To accomplish these goals, we constructed two parallel instruments (forms A and B) from a pool of 26 adjectives designed to assess state depression. The pool was composed of 16 negative and 10 positive affect adjectives, with each adjective having one synonym (i.e., there were 13 sets of synonyms). From each paired synonym set, one adjective was assigned to each scale so that there were 13 adjectives on each form (e.g., “sad” was on form A and “blue” was the form B synonym). Each adjective was rated on a 9-point Likert scale according to how one was feeling right then (1=extremely inaccurate as a self-description, 9=extremely accurate as a self-description).

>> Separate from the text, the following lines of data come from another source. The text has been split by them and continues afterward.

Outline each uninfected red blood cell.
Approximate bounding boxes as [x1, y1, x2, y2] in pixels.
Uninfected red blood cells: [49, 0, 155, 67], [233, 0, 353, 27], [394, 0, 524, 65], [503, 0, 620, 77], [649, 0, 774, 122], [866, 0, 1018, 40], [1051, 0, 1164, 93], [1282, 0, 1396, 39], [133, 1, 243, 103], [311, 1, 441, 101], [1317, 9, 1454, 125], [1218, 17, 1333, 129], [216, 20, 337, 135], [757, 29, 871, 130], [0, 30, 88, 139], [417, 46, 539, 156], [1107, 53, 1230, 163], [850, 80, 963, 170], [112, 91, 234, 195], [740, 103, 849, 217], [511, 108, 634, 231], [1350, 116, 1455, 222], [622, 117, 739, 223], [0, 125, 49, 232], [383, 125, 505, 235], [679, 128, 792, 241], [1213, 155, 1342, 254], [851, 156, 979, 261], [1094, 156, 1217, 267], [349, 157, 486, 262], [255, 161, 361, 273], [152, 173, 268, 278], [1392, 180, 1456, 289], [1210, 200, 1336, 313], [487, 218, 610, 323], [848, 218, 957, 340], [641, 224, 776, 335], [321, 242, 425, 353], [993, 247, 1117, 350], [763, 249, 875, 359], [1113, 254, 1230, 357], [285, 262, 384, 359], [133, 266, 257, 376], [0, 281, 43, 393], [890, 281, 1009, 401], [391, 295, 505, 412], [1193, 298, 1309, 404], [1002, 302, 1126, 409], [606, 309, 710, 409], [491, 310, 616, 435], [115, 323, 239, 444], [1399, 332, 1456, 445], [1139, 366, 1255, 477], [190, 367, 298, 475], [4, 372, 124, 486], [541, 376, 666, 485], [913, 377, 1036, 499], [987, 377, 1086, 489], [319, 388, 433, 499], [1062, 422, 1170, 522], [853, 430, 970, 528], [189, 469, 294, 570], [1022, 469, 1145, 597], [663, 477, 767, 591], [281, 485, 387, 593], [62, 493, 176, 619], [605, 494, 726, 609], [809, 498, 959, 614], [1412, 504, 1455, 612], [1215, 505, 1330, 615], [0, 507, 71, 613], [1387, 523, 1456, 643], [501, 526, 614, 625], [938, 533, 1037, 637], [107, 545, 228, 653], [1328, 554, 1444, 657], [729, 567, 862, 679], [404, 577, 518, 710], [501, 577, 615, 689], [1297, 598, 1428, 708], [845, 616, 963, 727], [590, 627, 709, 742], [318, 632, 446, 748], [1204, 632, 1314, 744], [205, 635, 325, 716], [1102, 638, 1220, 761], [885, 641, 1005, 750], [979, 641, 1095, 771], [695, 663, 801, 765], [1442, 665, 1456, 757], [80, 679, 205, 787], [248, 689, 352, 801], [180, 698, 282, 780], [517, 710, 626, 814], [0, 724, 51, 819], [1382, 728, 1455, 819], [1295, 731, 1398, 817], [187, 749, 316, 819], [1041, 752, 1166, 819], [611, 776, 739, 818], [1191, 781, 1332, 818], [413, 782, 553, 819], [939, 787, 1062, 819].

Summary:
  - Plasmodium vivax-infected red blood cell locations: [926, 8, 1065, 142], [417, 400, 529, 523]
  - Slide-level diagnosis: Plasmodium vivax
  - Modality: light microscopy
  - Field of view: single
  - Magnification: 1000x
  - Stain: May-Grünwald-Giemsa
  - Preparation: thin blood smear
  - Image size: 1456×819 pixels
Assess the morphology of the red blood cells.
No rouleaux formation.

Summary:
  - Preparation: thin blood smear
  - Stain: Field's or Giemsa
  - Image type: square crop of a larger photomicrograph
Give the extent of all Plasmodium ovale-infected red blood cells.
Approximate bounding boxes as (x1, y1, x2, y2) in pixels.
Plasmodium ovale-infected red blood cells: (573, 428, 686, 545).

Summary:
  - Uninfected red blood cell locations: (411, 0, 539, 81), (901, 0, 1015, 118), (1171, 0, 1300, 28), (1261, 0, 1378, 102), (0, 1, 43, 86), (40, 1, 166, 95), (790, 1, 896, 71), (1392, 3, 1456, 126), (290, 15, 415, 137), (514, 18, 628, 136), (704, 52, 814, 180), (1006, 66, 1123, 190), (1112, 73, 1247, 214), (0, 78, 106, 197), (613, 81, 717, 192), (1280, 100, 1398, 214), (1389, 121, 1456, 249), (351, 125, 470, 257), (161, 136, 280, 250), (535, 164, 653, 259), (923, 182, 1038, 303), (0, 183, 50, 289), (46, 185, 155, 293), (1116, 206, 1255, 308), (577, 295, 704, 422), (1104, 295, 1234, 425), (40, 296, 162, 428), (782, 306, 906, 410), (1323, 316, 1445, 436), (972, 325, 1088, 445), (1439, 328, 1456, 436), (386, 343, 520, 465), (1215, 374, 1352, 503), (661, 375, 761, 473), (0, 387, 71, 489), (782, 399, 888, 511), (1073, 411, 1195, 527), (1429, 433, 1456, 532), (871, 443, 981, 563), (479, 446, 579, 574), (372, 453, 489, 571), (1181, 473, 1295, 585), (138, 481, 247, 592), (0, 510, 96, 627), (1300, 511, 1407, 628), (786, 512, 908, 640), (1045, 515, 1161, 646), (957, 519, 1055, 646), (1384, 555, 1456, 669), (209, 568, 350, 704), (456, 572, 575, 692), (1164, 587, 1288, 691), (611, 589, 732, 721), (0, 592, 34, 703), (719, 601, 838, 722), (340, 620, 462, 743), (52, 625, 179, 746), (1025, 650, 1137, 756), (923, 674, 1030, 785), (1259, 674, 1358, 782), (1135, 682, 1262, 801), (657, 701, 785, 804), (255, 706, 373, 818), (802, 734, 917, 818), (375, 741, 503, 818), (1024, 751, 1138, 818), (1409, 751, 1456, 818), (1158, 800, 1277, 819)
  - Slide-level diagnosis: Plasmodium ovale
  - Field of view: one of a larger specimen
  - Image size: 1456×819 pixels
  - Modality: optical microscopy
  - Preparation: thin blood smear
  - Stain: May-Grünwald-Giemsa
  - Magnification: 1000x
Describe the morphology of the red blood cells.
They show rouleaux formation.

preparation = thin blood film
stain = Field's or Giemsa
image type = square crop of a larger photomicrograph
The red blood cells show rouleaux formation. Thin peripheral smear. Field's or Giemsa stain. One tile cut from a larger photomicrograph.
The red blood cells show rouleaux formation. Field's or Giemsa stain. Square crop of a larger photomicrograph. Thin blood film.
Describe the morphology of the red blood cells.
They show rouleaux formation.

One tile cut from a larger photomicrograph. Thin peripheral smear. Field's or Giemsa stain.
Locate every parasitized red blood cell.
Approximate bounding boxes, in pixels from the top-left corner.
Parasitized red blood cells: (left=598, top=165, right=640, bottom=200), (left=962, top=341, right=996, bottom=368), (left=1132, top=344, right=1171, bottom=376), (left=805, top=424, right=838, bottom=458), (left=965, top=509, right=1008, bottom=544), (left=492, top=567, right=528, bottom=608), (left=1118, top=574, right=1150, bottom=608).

The construction of two different instruments that were roughly equivalent allowed us to reduce memory effects, and the use of multiple adjectives that were rated on Likert scales (as opposed to checklists) allowed us to detect subtle changes in affect.
To test for equivalence, we tested the factor structure of the forms on the control group. All subjects took both forms, counterbalanced for order. We used Mx (Neale, Boker, Xie, and Maes, 2003) to perform a series of latent variable analyses using structural equation modeling (SEM). In SEM, variables are connected by a series of arrows that represent the presumed direction of causation. The likelihood is the probability of obtaining the observed data under the assumptions of the model (e.g., a multivariate normal distribution), and it is influenced by the unknown parameters in the model (e.g., the regression coefficients of the variables connected by arrows). Mx searches through the parameter space for the regression coefficients that maximize the likelihood. The fit of the model is −2 times the natural logarithm of the likelihood (−2LL). For our latent variable models, the latent measure of state depression is assumed to influence the observed measure for each adjective, and Mx uses the variance that the observed measures share in common to estimate the regression coefficients to the latent factor. To our knowledge, this is the first attempt to use maximum likelihood estimation techniques to test the equivalence of two instruments for assessing affective states.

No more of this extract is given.